Выведите без изменений часть биографии, которая открывается словами «В 1935 году» и завершается словами «на вечернем отделении.».

- Исходный текст:

+---+

С января 1930 года был учеником слесаря ФЗУ Сталинского металлургического завода. А в 1932 году уже получил 5 разряд и был оставлен на заводе слесареминструментальщиком.
В 1935 году в возрасте восемнадцати лет пошел в армию, поступил в Ульяновское бронетанковое училище, где и проучился до 1938 года, окончил училище с отличием. После училища был назначен в инспекцию бронетанковых войск адъютантом генерала-инспектора. В 1939 году в Ленинграде закончил с отличием курсы усовершенствования командного состава бронетанковых войск. После их окончания некоторое время был преподавателем на этих курсах. В начале 1940 года вернулся в Ульяновское бронетанковое училище. В начале 1941 года обучался в Академии бронетанковых войск имени Сталина на вечернем отделении.

+---+

- Фрагмент данных:
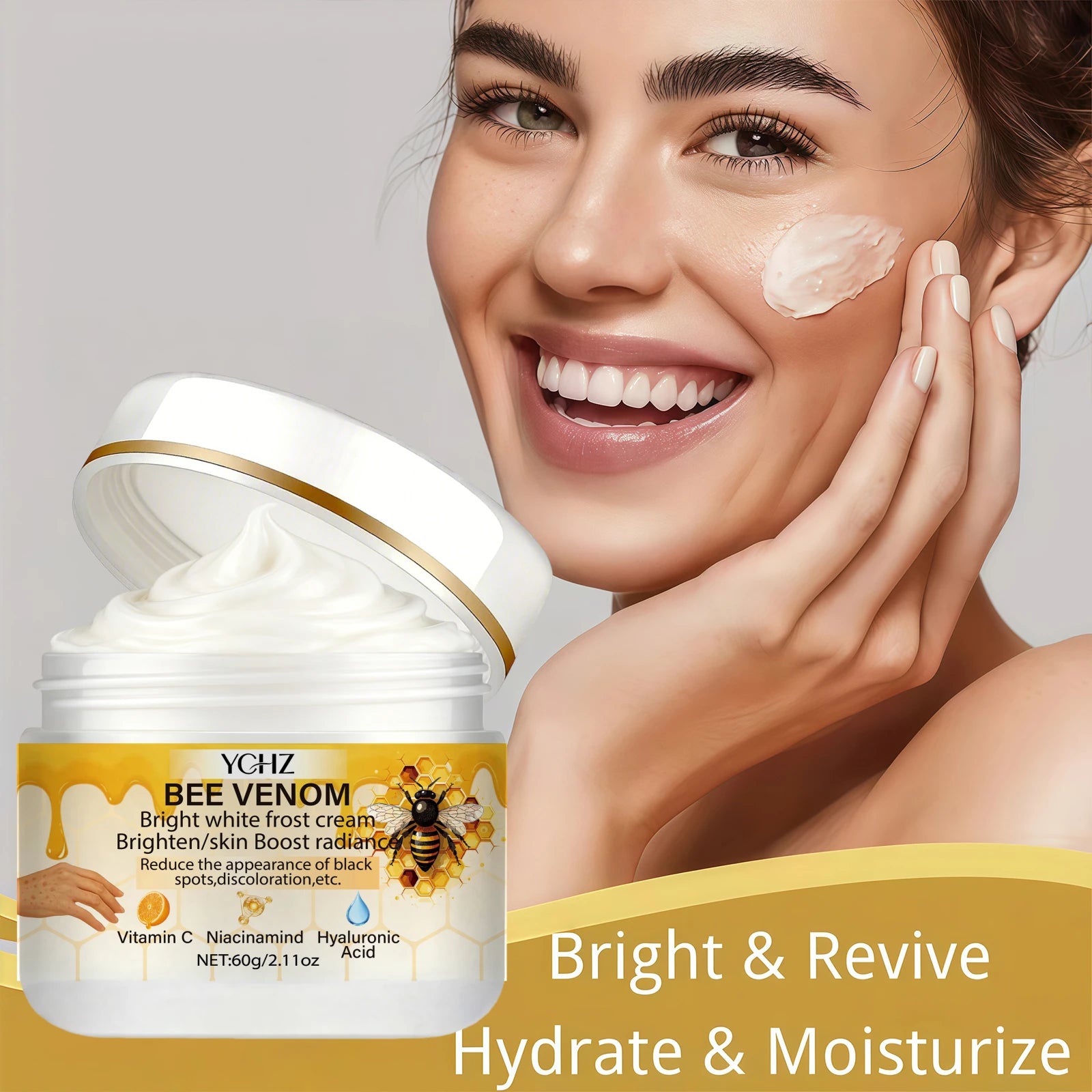 YCHZ Bee Venom Brightening Moisturizing Cream 60g – Unisex Brightening Face Cream Oasis Select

+---+

- Ответ:
В 1935 году в возрасте восемнадцати лет пошел в армию, поступил в Ульяновское бронетанковое училище, где и проучился до 1938 года, окончил училище с отличием. После училища был назначен в инспекцию бронетанковых войск адъютантом генерала-инспектора. В 1939 году в Ленинграде закончил с отличием курсы усовершенствования командного состава бронетанковых войск. После их окончания некоторое время был преподавателем на этих курсах. В начале 1940 года вернулся в Ульяновское бронетанковое училище. В начале 1941 года обучался в Академии бронетанковых войск имени Сталина на вечернем отделении.